Your objective: Copy out word for word the lines below, from the line with "How far away from the camera" to the end of the items.

Data entries:
┄┄┄┄┄┄

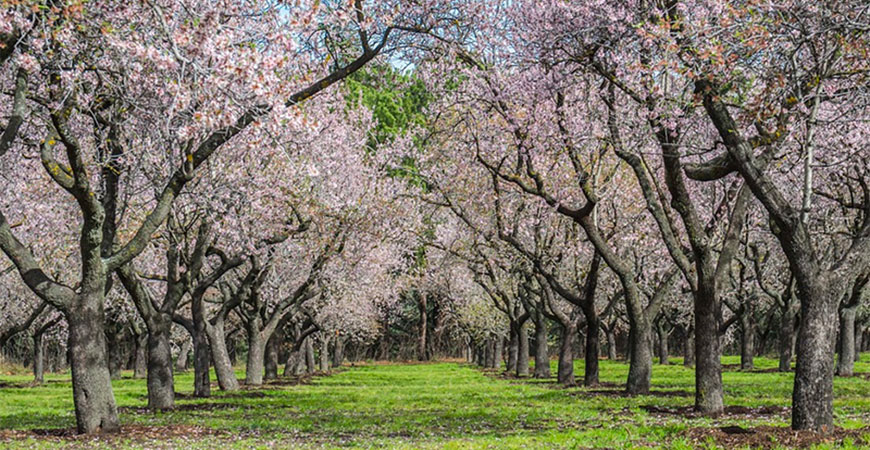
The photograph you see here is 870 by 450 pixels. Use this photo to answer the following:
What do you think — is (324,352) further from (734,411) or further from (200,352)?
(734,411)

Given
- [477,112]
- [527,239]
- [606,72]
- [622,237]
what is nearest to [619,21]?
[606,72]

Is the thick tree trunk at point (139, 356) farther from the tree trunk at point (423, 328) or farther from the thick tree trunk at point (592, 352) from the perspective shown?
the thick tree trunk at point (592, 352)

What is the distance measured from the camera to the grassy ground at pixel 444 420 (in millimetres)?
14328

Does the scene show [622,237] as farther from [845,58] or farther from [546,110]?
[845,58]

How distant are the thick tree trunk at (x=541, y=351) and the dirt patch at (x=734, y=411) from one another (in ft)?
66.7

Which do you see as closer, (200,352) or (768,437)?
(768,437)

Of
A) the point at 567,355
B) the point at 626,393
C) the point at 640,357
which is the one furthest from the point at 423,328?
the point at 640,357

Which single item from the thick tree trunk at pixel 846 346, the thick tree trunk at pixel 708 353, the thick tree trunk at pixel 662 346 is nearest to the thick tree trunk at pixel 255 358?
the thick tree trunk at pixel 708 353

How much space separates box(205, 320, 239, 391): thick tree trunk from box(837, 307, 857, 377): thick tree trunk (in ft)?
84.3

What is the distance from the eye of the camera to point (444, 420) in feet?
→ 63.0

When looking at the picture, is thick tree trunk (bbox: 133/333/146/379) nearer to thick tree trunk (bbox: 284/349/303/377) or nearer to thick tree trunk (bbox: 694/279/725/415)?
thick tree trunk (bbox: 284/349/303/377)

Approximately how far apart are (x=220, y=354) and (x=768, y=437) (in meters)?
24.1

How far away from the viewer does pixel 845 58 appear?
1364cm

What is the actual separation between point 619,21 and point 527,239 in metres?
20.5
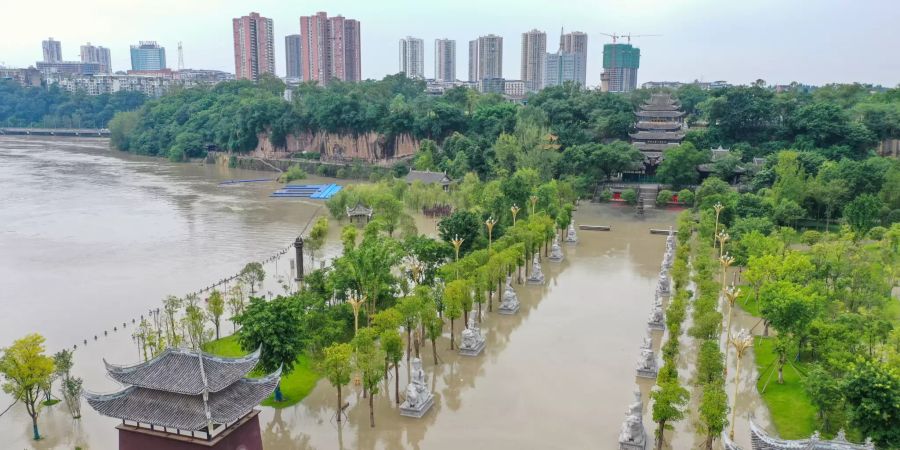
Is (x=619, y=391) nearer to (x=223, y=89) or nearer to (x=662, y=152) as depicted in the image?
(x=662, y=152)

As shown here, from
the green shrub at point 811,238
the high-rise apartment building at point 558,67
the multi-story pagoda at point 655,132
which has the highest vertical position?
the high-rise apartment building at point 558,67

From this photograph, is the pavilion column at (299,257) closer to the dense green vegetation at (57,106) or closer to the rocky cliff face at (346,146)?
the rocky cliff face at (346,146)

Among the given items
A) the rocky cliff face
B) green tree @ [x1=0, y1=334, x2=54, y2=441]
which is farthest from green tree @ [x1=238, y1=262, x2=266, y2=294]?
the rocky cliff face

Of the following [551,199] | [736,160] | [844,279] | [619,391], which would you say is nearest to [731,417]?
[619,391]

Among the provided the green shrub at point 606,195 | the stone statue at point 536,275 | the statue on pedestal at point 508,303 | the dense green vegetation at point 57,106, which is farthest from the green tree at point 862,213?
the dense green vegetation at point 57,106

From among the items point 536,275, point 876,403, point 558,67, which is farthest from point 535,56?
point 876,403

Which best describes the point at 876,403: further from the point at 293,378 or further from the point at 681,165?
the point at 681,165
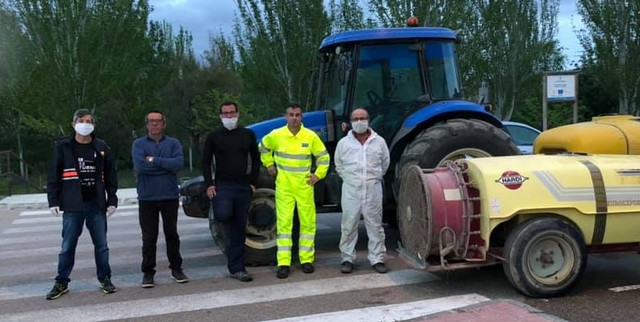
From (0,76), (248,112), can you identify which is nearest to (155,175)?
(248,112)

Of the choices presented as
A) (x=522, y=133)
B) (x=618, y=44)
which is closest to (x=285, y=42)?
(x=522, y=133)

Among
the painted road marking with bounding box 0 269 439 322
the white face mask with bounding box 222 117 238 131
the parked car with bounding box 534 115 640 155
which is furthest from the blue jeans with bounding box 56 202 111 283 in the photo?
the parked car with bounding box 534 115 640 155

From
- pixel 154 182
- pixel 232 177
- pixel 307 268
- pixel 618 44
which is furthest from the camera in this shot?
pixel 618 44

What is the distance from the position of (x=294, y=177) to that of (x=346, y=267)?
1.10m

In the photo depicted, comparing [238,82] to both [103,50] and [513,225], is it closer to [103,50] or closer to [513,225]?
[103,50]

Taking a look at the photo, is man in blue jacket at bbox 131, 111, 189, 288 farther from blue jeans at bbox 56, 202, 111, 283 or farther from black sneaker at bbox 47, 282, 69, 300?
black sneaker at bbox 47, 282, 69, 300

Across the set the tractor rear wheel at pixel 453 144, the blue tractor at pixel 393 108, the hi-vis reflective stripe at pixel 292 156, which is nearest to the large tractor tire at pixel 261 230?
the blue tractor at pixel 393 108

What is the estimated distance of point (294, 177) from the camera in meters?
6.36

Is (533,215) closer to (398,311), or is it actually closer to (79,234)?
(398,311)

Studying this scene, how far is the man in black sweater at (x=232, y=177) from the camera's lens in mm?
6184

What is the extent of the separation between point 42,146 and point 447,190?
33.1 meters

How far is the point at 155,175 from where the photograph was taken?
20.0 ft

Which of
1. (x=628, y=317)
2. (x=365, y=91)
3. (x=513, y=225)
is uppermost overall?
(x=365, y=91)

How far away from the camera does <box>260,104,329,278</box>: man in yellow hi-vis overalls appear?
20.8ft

┄┄┄┄┄┄

Result of the task:
How far away from the camera does <box>260,104,329,278</box>: man in yellow hi-vis overalls appear?
20.8ft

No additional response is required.